If you asked me, I would tell you her youthful beauty was due to her ability and decision to approach every potential problem with equanimity and humor. She had an uncanny ability to remain unfazed by pretty much anyone or anything, and she always had a quick retort for the most sarcastic of comments.
Nana was for a time my roommate, living in my mom's house after our Dodo died. During that time, she was the loudest champion of S, who was my boyfriend then. I'd come home in the wee hours, and she would open an eye and comment on the lateness of the hour or ask where we had gone. When we got married, she was as thrilled as a bride and as beautiful as one.
From Nana, I got a birthmark on my thigh in the shape of a seahorse, my love of books and all things canine, the unequaled pleasure of munching while feasting on a good book, and, I think, some measure of her emotional detachment and ability to let things just pass by. I may look like her, but her elegant beauty really was unparalleled.

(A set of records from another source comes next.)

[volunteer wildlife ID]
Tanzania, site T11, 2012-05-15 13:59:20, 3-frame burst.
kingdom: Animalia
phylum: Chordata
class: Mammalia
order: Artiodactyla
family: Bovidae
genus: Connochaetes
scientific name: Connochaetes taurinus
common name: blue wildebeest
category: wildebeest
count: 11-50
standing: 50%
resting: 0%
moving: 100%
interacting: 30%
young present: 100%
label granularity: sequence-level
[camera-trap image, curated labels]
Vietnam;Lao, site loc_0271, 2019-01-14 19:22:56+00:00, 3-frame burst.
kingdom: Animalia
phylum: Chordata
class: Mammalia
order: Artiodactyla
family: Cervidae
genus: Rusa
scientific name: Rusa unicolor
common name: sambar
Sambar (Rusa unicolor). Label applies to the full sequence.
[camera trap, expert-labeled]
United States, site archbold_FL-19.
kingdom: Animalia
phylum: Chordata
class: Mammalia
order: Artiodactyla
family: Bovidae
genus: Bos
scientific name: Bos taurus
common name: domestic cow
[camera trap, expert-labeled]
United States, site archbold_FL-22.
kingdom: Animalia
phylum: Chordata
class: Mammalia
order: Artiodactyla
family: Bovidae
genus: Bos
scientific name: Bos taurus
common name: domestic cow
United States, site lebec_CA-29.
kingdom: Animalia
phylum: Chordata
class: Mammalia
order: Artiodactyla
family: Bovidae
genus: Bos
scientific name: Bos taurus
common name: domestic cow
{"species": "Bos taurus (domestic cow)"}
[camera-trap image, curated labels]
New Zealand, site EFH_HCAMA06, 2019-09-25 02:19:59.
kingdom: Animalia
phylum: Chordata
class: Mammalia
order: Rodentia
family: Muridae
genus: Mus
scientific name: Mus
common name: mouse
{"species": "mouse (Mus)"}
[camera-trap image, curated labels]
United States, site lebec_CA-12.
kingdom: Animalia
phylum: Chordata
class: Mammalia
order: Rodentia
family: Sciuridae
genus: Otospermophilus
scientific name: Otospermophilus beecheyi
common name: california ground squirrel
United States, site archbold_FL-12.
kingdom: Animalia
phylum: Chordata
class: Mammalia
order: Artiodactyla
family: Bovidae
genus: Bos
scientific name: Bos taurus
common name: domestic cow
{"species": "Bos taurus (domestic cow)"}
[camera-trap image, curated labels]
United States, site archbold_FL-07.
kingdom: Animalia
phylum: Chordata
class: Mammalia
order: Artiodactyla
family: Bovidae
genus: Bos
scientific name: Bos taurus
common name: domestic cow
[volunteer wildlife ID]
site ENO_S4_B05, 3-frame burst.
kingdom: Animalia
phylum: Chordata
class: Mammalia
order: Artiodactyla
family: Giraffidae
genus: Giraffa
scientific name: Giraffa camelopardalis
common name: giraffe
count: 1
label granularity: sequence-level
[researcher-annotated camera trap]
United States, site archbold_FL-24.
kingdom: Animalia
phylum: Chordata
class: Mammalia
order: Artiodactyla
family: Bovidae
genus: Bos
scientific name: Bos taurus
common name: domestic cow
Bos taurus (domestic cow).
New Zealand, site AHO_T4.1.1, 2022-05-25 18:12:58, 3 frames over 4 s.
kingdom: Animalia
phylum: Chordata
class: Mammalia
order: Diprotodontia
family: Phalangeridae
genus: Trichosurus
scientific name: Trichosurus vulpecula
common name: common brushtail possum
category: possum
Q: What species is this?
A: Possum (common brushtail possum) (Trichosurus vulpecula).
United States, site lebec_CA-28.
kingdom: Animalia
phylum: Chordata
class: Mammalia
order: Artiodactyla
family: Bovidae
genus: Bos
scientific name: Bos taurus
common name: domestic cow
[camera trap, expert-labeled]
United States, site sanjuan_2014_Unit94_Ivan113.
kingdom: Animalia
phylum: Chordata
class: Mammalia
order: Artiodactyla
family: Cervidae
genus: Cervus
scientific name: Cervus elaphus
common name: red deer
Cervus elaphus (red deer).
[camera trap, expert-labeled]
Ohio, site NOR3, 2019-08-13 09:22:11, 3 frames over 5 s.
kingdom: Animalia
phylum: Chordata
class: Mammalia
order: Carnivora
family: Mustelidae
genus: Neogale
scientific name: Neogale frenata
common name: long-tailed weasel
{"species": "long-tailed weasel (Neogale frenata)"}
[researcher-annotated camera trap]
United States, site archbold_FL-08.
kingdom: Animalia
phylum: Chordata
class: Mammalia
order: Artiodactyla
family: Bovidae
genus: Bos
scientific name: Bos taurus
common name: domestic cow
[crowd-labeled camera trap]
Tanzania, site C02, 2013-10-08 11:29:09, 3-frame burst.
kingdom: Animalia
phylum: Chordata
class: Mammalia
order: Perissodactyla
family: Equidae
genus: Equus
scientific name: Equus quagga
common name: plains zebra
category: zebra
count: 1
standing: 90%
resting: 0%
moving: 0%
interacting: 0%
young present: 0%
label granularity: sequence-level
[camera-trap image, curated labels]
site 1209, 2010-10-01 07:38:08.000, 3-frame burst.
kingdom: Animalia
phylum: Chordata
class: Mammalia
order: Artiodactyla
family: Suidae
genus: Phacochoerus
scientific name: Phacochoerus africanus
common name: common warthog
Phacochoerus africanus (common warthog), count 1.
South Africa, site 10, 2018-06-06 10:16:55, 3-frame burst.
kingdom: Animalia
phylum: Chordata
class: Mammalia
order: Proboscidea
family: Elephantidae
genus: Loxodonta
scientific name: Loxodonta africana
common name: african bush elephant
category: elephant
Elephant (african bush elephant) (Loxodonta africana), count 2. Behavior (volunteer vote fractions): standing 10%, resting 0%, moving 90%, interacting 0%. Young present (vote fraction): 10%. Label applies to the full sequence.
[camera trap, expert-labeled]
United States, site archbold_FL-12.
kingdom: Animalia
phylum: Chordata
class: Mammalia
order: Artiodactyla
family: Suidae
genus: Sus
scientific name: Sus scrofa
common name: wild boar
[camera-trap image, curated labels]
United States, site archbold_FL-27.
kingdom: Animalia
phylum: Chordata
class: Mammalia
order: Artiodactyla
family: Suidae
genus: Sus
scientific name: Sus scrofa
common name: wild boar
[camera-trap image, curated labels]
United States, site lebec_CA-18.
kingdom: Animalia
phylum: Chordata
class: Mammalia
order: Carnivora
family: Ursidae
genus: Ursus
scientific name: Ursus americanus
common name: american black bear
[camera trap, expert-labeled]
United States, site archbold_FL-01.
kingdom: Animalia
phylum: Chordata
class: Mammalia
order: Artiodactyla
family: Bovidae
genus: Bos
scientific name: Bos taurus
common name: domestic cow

Despite her age, I held a secret hope for a miracle: that she would stand up and walk and just be with us like she used to. To think that I will never again enter a room and see her reading one of her romance novels or watching a sappy movie, that I will no longer hear her laughter or feel her gentle hand in mine or hear her from the next bed say, "Gute nacht"... it was inevitable and yet it is inconceivable. The rest of my life will be peppered with memories of this last grandparent who was such a bright light in my life.
And now, we have one more of us resting in peace, yet another angel in heaven watching over us.